В XIX веке общины мормонов в Юте и Неваде жили в полигамии (многожёнство), согласно канонам своей религии, тогда как всего в нескольких сотнях километров жители Калифорнии жили в моногамии (единобрачие), по канонам своей религии, – сильно ли у них отличалась "объективная необходимость"? Аналогичная картина характерна и для околосредиземноморских районов, где моногамные христианские общества соседствуют с полигамными исламскими, хотя и те, и другие имеют полностью сходные экономические и экологические характеристики (Коротаев, 2003, с. 177).

Культура. Социальные установки и предписания. Вот в чём всё дело.

Культура имеет значение. И ещё какое.

Главный ориентир – Другие

Безусловно, главным ориентиром для человека выступают Другие, их поведение. Человеку необходимо видеть, как живут другие, чтобы знать, как жить самому. Потребляя знания о жизни других, человек сопоставляет с ними себя и за счёт этого углубляет некоторые свои общечеловеческие черты. Можно сказать, мы вычерпываем себя из того, что видим в других; наше поведение рождается вне нас.

## Суть задания
Верните без изменений отрывок из текста о роли культуры от слов «В XIX веке общины» до слов «2003, с. 177).».

Собранные записи данных:
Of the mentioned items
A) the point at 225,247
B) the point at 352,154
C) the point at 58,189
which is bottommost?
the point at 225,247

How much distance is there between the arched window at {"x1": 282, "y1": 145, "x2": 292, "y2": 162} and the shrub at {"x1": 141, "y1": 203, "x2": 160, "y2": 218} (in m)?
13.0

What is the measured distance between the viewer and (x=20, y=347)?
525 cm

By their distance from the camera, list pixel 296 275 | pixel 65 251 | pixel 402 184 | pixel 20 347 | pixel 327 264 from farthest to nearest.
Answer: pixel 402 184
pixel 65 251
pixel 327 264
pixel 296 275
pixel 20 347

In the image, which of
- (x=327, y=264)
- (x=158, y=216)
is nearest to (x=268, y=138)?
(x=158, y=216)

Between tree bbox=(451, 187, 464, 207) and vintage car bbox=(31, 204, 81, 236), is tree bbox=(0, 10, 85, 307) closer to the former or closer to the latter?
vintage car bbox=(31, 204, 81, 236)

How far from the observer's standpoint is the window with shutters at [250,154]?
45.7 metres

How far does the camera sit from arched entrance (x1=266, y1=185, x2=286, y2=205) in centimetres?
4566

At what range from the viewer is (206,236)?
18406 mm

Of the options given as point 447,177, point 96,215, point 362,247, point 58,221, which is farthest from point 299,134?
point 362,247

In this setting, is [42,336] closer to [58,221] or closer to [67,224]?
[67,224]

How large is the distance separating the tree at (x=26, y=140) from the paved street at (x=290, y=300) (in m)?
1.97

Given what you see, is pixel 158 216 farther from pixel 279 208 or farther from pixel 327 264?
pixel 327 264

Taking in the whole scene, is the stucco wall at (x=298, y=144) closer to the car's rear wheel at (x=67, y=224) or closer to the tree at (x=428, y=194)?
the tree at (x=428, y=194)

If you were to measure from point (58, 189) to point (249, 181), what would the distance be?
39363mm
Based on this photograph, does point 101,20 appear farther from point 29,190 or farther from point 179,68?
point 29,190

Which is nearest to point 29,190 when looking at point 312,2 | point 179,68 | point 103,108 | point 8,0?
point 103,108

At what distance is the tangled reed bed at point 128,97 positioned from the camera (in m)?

## Ответ на задание
В XIX веке общины мормонов в Юте и Неваде жили в полигамии (многожёнство), согласно канонам своей религии, тогда как всего в нескольких сотнях километров жители Калифорнии жили в моногамии (единобрачие), по канонам своей религии, – сильно ли у них отличалась "объективная необходимость"? Аналогичная картина характерна и для околосредиземноморских районов, где моногамные христианские общества соседствуют с полигамными исламскими, хотя и те, и другие имеют полностью сходные экономические и экологические характеристики (Коротаев, 2003, с. 177).